Whisper API server error for long (not big) files

I’m trying to transcribe longer videos of interviews/spoken text. So I create a mp3 file with a 24kb/s bitrate of it and pass it to the Whisper API. Works fine for a 15 minute video, but when I pass a 100 minutes video (about 19MB filesize) I get a server error response from the API everytime.

“The server had an error processing your request. Sorry about that! You can retry your request, or contact us through our help center at help.openai.com if you keep seeing this error. (Please include the request ID c68ec549dfdf0644d4c0124df32fb9a0 in your email.)”

Is there an internal limit of the maximal duration whisper is able to handle (and why wouldn’t that be published?).

There must be some issues with their api. I called fine tune api a bunch of times but 99.99% call failed with server error.

It could get into some undocumented max HTTPS response body size or something. Since 100 minutes of data could generate a large body size in the response, or some model timeout limit.

Obvious solution is to cut down and chunk your input data to not hit this unknown limit.

Yes, I figured splitting is an option, but it’s a really bad one and one in my opinion. I think the API should take care of it, not the requester. Whisper knows what is said, it doesn’t make sense that it expects me to figure out where to cut files to avoid losing context.

Also this does seem to come with a host of new problems. Whisper seems to randomly decide based on the text how long each transcript entry is. For some transcripts it puts up to 60 words into one VTT line (which makes it useless), for others its a new entry every 5 words. This is true for different chunks of the same video/interview. There is no parameters to influence this.

The next issue would be merging the transcripts chunks properly, which isn’t entirely trivial neither given that words and entries even of overlapping content can be different in every chunk.

Quite honestly, it all seems to be a bit of a mess right now, at least for long inputs.

I am splitting 90min audio files when sending to the transcription as well - due to 25Mb size limit. I might lose too much of the quality if decreasing them further.

I still need to go analyzing how many words I lose, but I usually split these into 3 parts, so the worse that could happen would be 3 lost words due to that, I don’t think that is such a problem, because there are probably many more than 3 errors in such a transcription? Did you notice errors when splitting files or are you suspecting these might happen?

I was thinking about splitting with some kind of sliding window approach, but this would probably mean I would need to send all three transcription to GPT-3.5 model to stitch them together intelligently. Have you thought about that?

1 Like

I used to run Whisper on Huggingface. With 30 second chunks! Chunks were created by exact slicing at 30 second mark, without even caring if I cut it mid-word. Putting it together was easy, just concatenate the text in the order of the chunks.

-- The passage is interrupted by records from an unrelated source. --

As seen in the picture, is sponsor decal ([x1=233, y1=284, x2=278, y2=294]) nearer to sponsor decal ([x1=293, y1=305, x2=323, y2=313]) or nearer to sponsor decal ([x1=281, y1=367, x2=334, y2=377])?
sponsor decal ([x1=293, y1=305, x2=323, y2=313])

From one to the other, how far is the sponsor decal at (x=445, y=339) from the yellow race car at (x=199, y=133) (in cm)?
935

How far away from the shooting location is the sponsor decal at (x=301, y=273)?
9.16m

The more advanced version would be to use pydub and set it to not break across a word. But stitching is still easy.

With larger files the word error rate drops substantially in the crossover (less crossovers is why!)

I don’t follow the VTT issue, for me it’s file-in/text-out and its better than AWS Transcribe.

1 Like

I ran the open-source Whisper locally initially but have switched to API now. However, in the local version, receiving transcription with timecodes was possible. I believe this is not possible in the API, right?

If not, would it be possible to instruct it to return a response in a nicer format? Not just big chunk of text? Or would I need to do it later, add line breaks, some paragraphs, just randomly in the text block?